§ WORK INSTRUCTIONS
A – Print the part of the blog page between "(Merrell, 2007)" and "with the results.", inclusive.
B – According to the blog page, which organization does THE LIVING RIVER juried art exhibit benefit?
C – On the blog page, why did the reviewer of the George Bellows book suspect that certain portraits were commissions? Answer in one to three sentences.

§ TEXT PASSAGE
........

Wednesday, March 31, 2010

CREATIVE ENERGY

Thought shared by a friend:

When you don't have energy to do something creative in the studio, do something routine.  Cut mats, prepare canvas, and such.  Move forward.

Today I prepared canvas.  Thought about clearing a wall for pre-gallery selection and staging of paintings.

Tuesday, March 30, 2010

THE LIVING RIVER

This month,  I'll have a painting featured in THE LIVING RIVER juried art exhibit.

This is a benefit for the Mckenzie River Trust.
Jacobs Gallery
110 West Broadway
Eugene, OR  97401

For more information:
http://mckenzieriver.org/the-living-river-art-exhibit

Monday, March 29, 2010

BOOK REVIEW: GEORGE BELLOWS by Mary Sayre Haverstock

Book Review: GEORGE BELLOWS by Mary Sayre Haverstock.

(Merrell, 2007)
This artist’s biography is the most beautifully illustrated and presented book I’ve seen in years. The color images are rich with color and look as if they represent the artist’s paintings superbly. The story of Bellows’ life is engaging. Even more interesting are the shockingly honest portraits dotted throughout the book. There are also some elegant portraits, and I kept speculating that those in particular must have been commissions, in which the sitter had to be pleased with the results.

Probably the most characteristic of Bellows’ paintings are the boxing ring paintings, straining muscles recorded in paint. It’s hard to imagine how all that action could be captured with a painter’s painstaking brushwork.

A beautiful book, with pleasurable reading and thought-provoking paintings.

Wednesday, March 24, 2010

SUNRIVER MUSIC FESTIVAL

This year, I was invited to paint the poster for the Sunriver Music Festival.  You can check it out on their web site:

http://www.sunrivermusic.org/

Tuesday, March 23, 2010

GRUPPE ON COLOR, 11

Gruppe


“BASIC PRINCIPLES OF COLOR IN NATURE

“When you work outdoors, you only need to worry about a few basic concepts. 1. The nature of the eye, 2. The local color of the object 3. The color of outdoor light, 4. The color of the atmosphere itself, and 5. The effect of neighboring colors on one another.”

........

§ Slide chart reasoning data
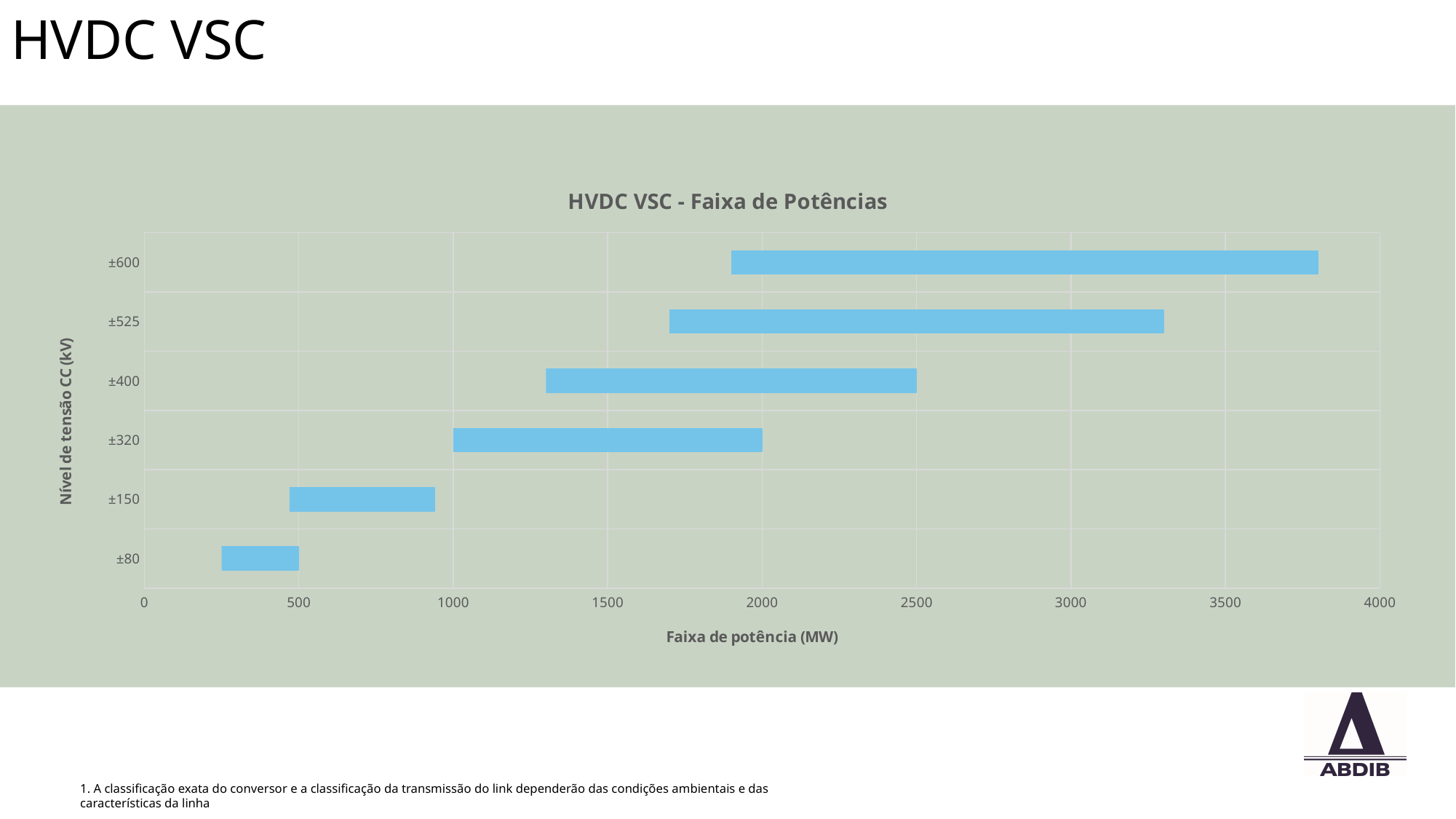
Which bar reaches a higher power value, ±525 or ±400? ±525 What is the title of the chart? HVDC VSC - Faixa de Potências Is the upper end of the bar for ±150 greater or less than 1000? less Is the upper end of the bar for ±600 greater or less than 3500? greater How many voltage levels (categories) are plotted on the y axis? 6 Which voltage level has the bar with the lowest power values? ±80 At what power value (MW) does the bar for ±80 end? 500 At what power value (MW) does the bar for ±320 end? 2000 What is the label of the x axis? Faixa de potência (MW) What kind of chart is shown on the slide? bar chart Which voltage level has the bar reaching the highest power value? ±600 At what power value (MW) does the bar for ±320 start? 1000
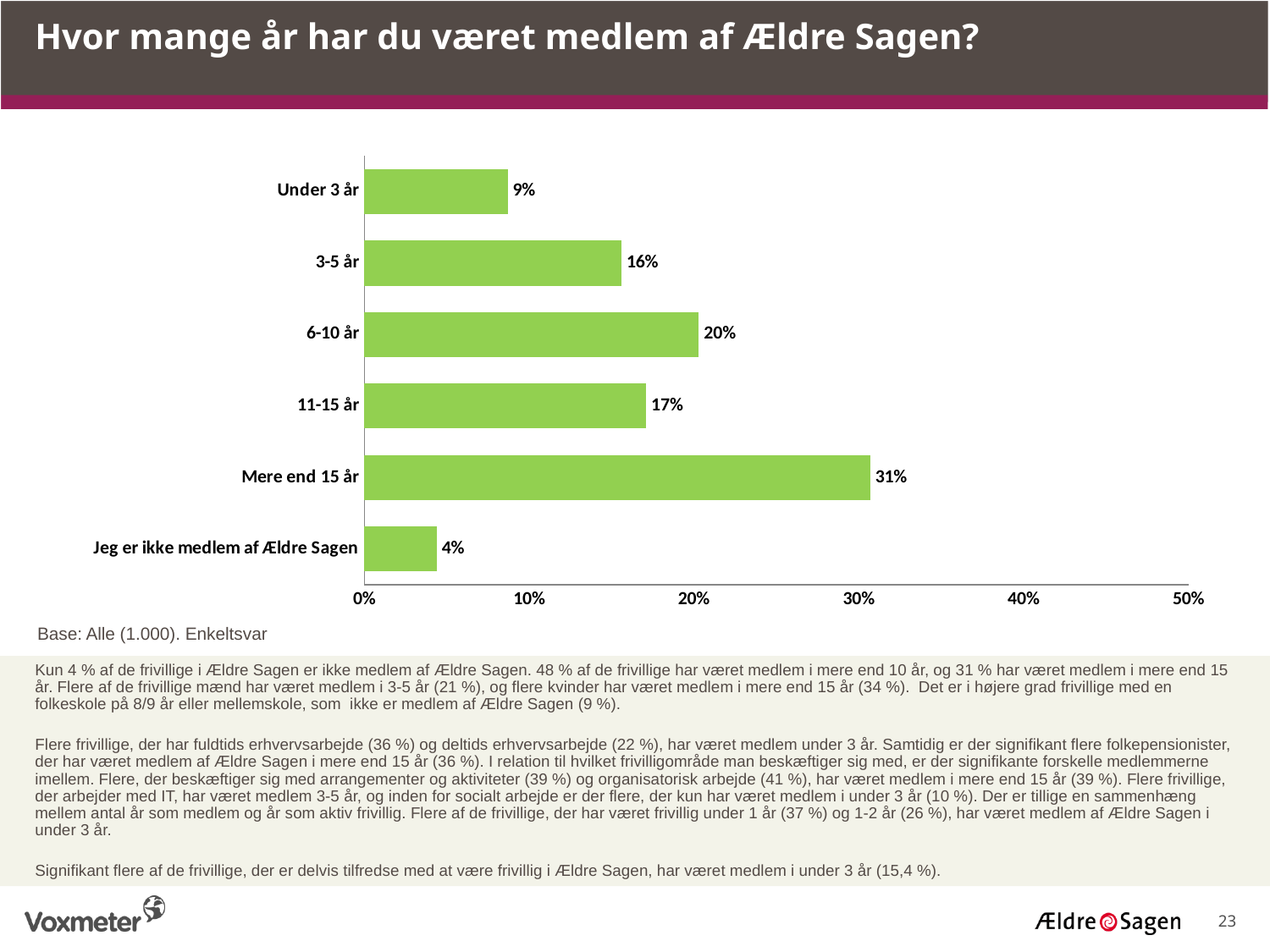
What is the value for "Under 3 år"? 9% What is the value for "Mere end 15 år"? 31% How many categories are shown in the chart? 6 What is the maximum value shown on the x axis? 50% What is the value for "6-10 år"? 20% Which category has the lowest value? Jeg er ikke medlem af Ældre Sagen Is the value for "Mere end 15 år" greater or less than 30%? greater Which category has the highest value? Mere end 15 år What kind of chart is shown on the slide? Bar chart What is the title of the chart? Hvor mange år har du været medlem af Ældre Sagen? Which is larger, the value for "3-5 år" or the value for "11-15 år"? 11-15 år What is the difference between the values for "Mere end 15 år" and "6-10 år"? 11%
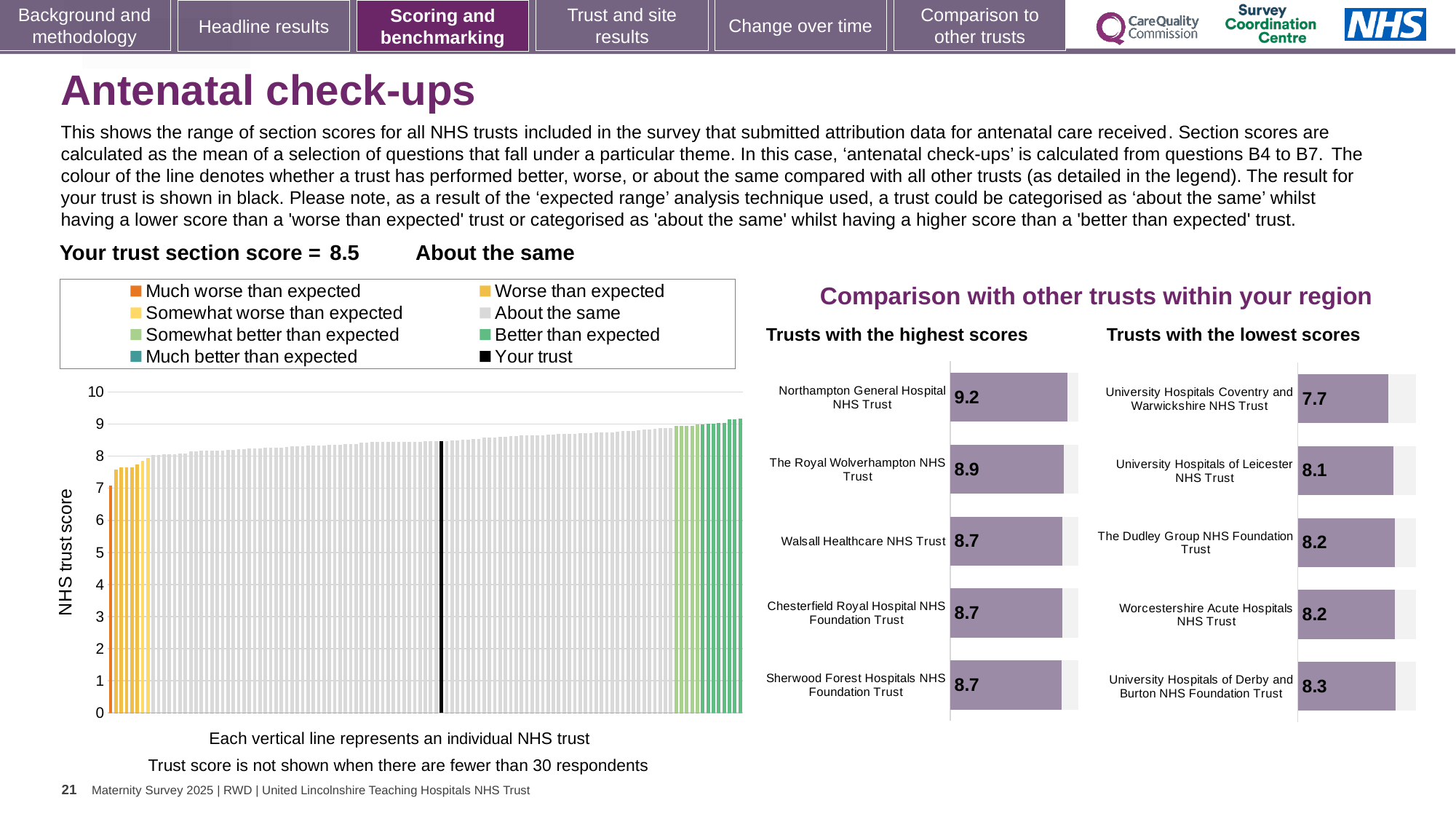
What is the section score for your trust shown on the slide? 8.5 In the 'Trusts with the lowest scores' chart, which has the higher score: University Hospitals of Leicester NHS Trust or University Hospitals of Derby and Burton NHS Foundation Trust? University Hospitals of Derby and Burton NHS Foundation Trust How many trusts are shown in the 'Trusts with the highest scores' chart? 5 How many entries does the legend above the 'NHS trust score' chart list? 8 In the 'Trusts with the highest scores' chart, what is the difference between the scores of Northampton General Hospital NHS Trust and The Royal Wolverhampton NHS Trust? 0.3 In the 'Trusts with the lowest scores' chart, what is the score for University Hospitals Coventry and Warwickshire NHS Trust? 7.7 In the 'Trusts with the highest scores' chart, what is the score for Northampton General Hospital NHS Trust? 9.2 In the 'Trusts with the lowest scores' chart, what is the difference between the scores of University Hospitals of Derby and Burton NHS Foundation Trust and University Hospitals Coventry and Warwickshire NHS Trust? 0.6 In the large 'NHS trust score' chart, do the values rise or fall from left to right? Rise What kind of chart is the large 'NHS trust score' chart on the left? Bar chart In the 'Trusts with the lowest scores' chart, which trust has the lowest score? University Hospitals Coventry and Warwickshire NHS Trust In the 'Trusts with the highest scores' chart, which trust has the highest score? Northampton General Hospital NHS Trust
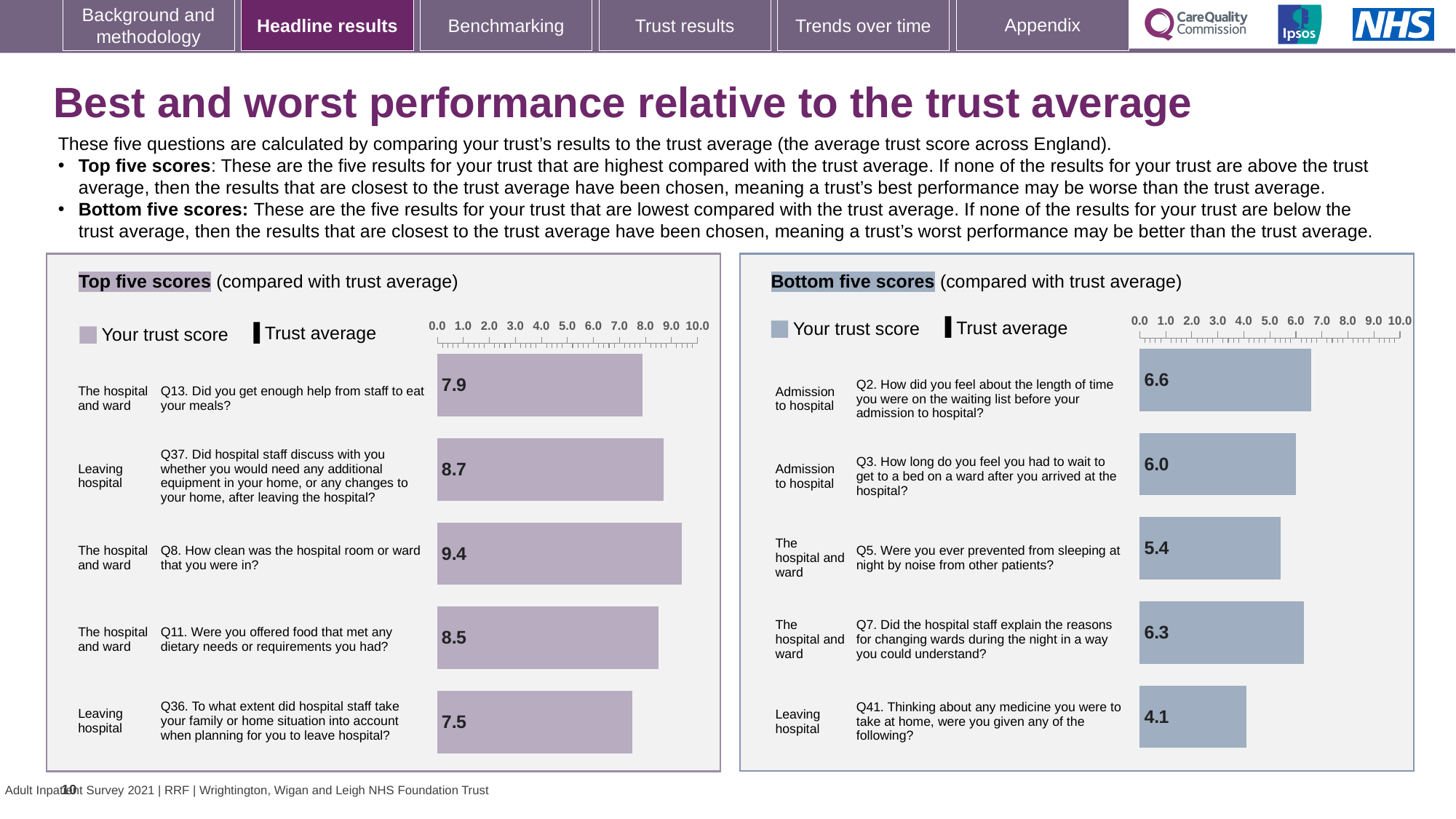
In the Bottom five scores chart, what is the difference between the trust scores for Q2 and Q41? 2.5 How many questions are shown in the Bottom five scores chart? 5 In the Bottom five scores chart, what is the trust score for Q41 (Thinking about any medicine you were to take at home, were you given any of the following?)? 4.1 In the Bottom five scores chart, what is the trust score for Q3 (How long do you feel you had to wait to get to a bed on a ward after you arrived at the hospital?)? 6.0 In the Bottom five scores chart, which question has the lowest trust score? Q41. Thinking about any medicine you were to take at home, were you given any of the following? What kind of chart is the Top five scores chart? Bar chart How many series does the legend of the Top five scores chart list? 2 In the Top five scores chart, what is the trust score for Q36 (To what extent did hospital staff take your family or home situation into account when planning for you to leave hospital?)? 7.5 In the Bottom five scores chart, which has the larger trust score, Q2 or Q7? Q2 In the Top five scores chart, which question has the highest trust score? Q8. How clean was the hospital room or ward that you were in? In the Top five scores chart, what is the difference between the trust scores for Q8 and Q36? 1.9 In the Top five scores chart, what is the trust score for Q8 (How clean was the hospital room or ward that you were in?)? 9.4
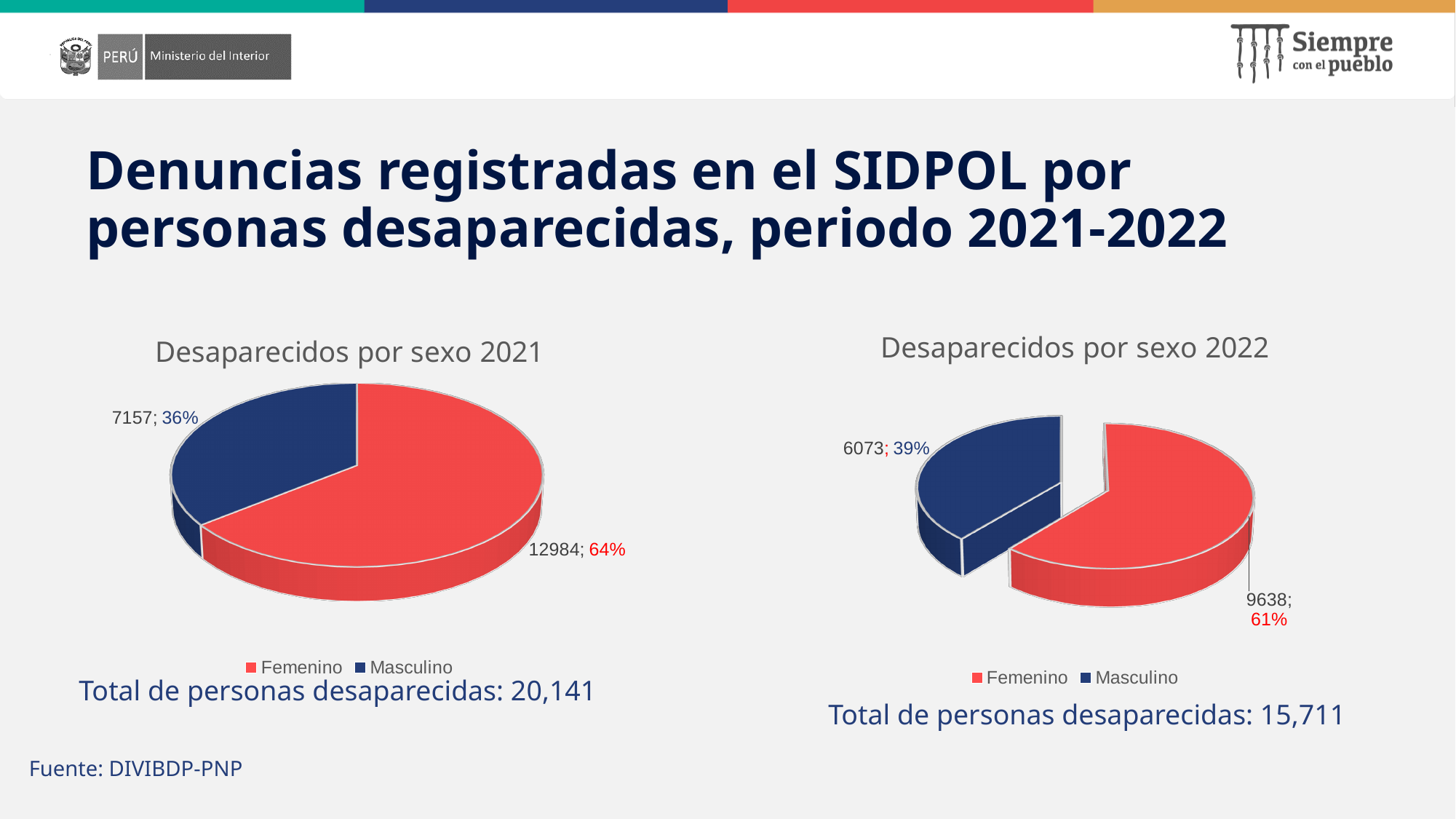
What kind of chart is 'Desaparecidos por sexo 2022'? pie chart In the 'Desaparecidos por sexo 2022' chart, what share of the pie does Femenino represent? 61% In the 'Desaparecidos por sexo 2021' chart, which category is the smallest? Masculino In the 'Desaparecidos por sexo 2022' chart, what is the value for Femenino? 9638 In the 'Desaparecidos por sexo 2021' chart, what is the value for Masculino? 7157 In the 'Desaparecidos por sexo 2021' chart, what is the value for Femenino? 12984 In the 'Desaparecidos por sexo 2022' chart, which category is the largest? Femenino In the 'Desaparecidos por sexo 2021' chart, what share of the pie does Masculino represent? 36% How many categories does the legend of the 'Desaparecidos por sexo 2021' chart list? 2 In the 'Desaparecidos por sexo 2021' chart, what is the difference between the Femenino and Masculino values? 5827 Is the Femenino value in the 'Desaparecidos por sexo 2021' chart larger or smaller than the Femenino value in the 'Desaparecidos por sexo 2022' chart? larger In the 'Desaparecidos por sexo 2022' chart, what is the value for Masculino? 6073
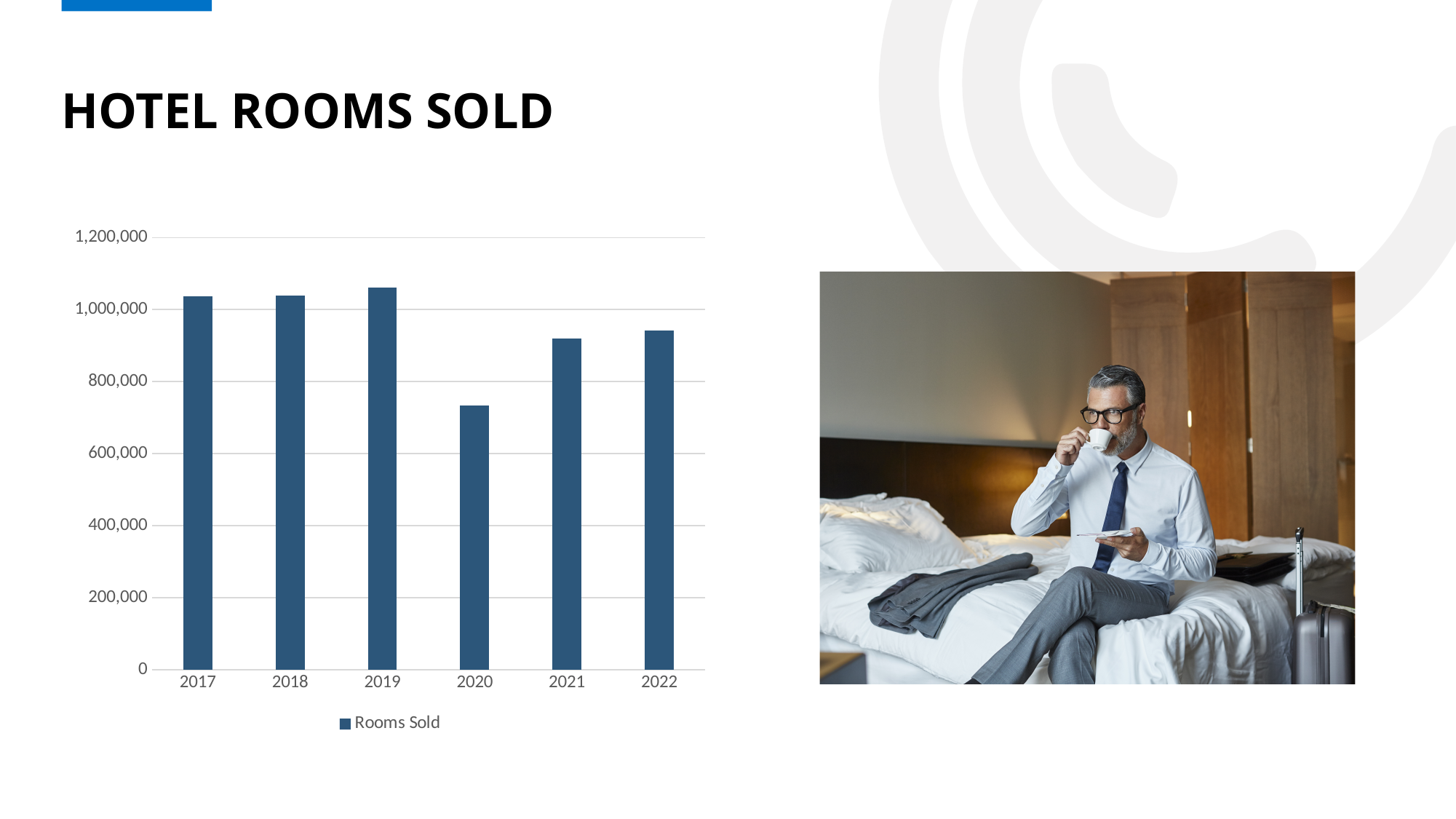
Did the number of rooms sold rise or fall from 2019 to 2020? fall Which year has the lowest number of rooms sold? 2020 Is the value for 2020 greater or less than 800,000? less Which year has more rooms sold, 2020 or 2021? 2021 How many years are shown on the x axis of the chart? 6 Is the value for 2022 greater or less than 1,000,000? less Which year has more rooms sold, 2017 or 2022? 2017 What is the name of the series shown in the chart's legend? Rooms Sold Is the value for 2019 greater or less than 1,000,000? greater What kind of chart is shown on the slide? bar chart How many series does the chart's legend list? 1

........

§ SOLUTIONS IN ORDER
A –
(Merrell, 2007)
This artist’s biography is the most beautifully illustrated and presented book I’ve seen in years. The color images are rich with color and look as if they represent the artist’s paintings superbly. The story of Bellows’ life is engaging. Even more interesting are the shockingly honest portraits dotted throughout the book. There are also some elegant portraits, and I kept speculating that those in particular must have been commissions, in which the sitter had to be pleased with the results.

B – The Mckenzie River Trust.

C – The reviewer suspected the elegant portraits in particular were commissions because a commissioned portrait's sitter had to be pleased with the results. The book's other portraits are described as shockingly honest.